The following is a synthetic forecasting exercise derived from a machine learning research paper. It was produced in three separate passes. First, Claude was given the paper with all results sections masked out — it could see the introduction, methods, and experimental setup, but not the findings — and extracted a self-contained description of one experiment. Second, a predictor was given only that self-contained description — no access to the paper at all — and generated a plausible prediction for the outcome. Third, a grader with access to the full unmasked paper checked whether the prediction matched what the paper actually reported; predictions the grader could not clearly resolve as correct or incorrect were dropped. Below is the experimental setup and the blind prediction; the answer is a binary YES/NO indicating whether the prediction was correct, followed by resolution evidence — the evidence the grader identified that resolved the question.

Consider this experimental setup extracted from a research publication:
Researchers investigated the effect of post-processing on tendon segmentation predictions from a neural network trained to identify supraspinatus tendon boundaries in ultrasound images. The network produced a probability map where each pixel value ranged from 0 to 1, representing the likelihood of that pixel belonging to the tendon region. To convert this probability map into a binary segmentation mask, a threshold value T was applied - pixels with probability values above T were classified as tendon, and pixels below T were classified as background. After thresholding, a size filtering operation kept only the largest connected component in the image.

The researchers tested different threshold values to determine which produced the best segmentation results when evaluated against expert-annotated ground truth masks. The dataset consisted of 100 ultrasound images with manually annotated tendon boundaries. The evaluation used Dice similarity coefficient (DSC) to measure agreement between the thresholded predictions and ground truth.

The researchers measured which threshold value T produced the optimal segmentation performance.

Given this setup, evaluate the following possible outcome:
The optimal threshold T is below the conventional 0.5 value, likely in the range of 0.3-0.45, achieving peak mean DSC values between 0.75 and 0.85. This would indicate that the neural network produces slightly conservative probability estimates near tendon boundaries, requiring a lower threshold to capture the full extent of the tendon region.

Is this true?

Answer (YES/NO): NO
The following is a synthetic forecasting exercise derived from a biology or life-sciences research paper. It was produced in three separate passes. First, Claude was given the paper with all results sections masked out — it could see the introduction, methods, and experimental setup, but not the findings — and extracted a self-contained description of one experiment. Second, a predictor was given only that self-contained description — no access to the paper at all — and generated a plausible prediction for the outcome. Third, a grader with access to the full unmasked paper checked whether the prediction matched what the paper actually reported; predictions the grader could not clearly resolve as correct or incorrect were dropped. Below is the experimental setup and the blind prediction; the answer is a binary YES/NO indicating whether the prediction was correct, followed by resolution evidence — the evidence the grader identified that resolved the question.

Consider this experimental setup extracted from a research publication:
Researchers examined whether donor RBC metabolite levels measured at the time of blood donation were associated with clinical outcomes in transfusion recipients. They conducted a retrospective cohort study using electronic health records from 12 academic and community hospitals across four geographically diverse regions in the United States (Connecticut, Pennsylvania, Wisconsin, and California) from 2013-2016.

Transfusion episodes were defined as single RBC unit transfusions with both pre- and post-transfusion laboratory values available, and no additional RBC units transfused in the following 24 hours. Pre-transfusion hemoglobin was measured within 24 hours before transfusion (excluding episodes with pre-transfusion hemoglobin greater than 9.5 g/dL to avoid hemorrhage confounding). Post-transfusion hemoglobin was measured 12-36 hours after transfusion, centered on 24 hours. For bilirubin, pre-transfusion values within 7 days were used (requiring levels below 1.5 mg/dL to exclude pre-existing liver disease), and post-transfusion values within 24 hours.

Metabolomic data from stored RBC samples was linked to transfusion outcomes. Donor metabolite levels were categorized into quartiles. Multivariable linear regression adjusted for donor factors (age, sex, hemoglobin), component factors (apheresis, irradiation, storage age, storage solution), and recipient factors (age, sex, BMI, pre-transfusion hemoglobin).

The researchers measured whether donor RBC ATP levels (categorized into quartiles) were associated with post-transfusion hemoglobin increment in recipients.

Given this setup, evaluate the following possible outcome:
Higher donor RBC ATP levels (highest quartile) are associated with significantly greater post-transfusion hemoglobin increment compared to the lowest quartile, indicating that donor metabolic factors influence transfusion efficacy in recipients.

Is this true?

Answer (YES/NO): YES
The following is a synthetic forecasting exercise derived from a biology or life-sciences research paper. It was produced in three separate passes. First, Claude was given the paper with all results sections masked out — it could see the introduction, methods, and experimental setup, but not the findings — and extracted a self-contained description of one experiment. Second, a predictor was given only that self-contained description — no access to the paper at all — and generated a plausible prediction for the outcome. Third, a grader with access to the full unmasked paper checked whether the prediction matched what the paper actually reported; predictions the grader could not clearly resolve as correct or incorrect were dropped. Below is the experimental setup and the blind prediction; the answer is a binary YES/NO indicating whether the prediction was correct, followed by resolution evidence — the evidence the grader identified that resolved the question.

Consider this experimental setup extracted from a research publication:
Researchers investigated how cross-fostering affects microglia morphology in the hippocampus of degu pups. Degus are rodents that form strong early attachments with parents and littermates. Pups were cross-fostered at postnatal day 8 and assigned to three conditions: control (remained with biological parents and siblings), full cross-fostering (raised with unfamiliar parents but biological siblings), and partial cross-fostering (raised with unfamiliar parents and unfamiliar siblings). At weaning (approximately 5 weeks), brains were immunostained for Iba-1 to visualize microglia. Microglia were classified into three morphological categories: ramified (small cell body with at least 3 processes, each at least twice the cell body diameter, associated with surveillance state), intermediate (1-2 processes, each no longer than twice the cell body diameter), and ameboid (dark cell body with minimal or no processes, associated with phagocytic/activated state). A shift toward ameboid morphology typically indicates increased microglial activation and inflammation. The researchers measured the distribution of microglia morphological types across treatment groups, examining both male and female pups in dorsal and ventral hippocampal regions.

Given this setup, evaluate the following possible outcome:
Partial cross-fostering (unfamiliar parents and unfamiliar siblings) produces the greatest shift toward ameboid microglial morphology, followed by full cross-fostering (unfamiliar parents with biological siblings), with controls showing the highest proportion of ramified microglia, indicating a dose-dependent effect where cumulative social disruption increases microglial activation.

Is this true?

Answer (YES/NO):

_Action item_. Pull every line with the string "which" from the data above.

_Task answer_.
The researchers tested different threshold values to determine which produced the best segmentation results when evaluated against expert-annotated ground truth masks. The dataset consisted of 100 ultrasound images with manually annotated tendon boundaries. The evaluation used Dice similarity coefficient (DSC) to measure agreement between the thresholded predictions and ground truth.
The researchers measured which threshold value T produced the optimal segmentation performance.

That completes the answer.